◆ Selected passage ◆
• • • • • • •

Early Man

Rating: PG
Runtime: 1 hour, 29 minutes
Director: Nick Park

Quick Impressions:
My entire family is dying to see Black Panther, but we’re waiting until our fifteen-year-old can join us next weekend.

Meanwhile, we’re also huge fans of Aardman. The Curse of the Were-Rabbit remains the best surprise we ever received at the movies. Thirteen years ago, my then boyfriend (now husband) and I accidentally showed up at the wrong theater (which was not playing Oliver Twist), took a chance on the full length Wallace and Gromit outing, and were bowled over by what became our favorite film of 2005. Honestly that movie still makes me laugh hysterically. I just love it, the spooky atmosphere, the cute bunnies, the zany humor. Even now, every time somebody yells, “Ahhhh!” one of us is likely to mimic Helena Bonham Carter’s Lady Tottington and exclaim, “But I can’t wait an hour! I have a major infestation!” (That joke doesn’t really work in print. I considered spelling it “hahhhhr,” but that just looks silly.)

Anyway, Early Man is definitely not as good as The Curse of the Were-Rabbit (but I mean, what could be?).

It should, however, win a prize for most strategically deceptive preview. I mean that as a compliment. Those marketing the film were very clever since I’d imagine many Americans would not be terribly interested in seeing Early Man if the trailer had revealed the central concern of the actual plot.

The Good:
So I’m pretty sure this entire movie evolved from a funny pun that popped into someone’s head. Late in the film, a hilarious character voiced by Rob Brydon (beloved to my family thanks to his work on one of the few shows we all enjoy, Gavin and Stacey) gets this great little joke about how all the cave men are working together. It’s just a one-liner, really just a pun, but that pun seems to be the concept for the entire movie in miniature. Maybe I should say it’s the justification for the movie. The film exists mainly to set up this clever play on words.

• • • • • • •

◆ Supplied data ◆

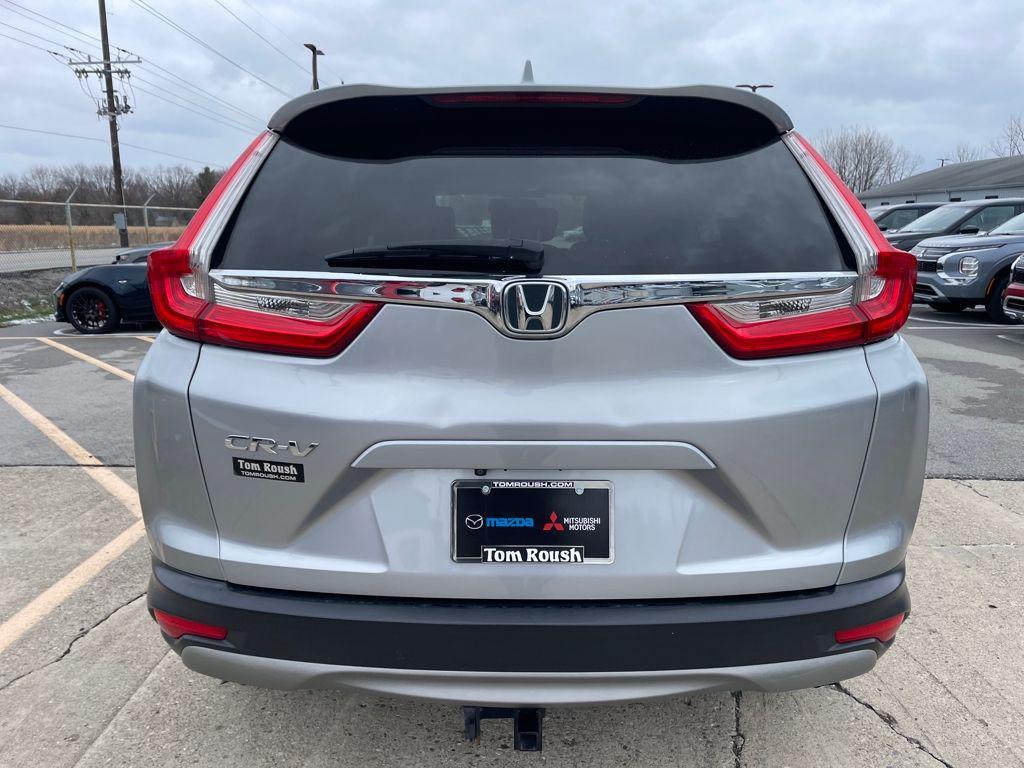used 2019 Honda CR-V car, priced at $18,982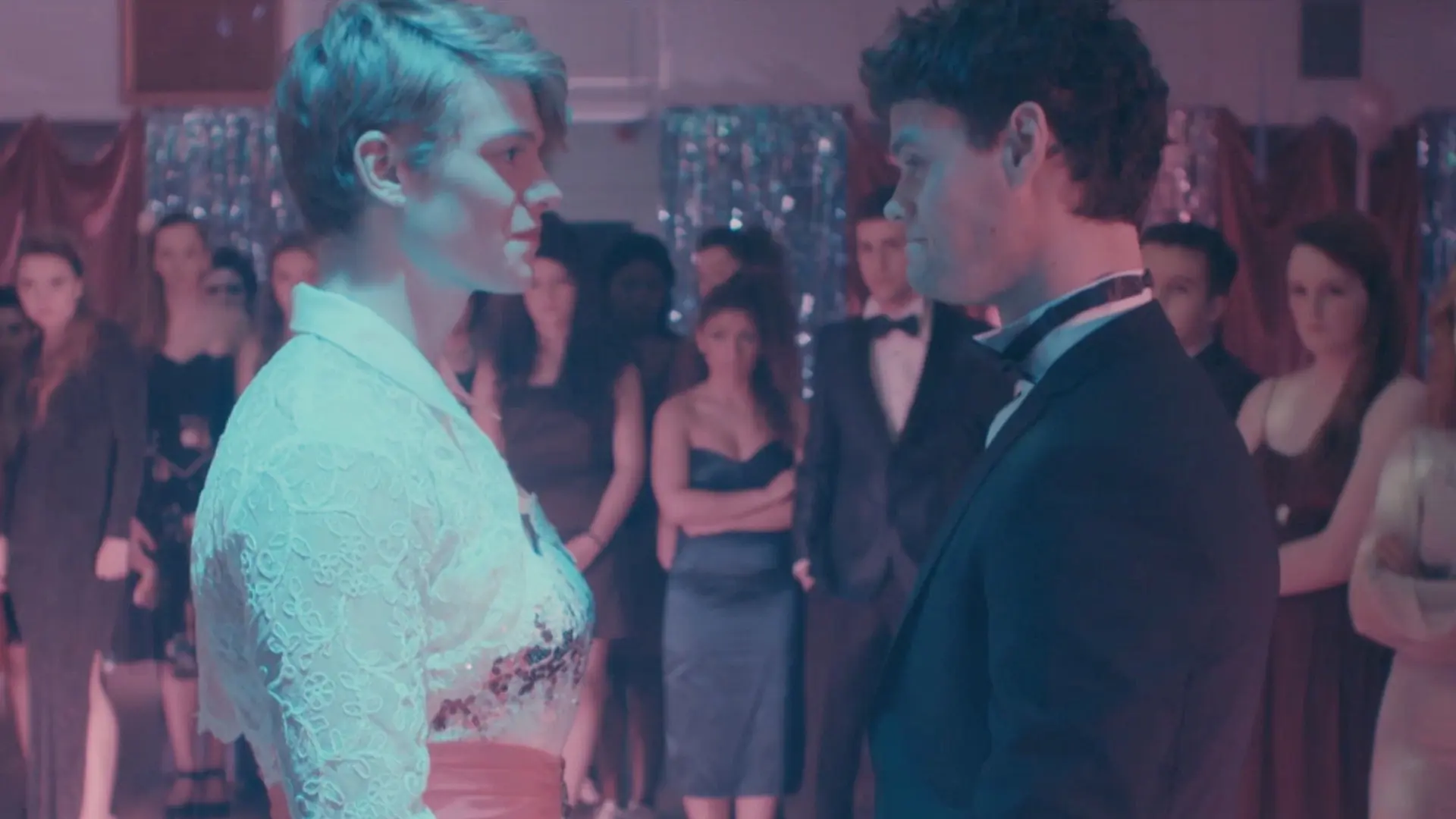 New Queer Visions: Men from the Boys backdrop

• • • • • • •

◆ What you should do ◆
Reproduce the Early Man review word for word between "It should, however, win" and "the actual plot.", inclusive.

◆ Result of this task ◆
It should, however, win a prize for most strategically deceptive preview. I mean that as a compliment. Those marketing the film were very clever since I’d imagine many Americans would not be terribly interested in seeing Early Man if the trailer had revealed the central concern of the actual plot.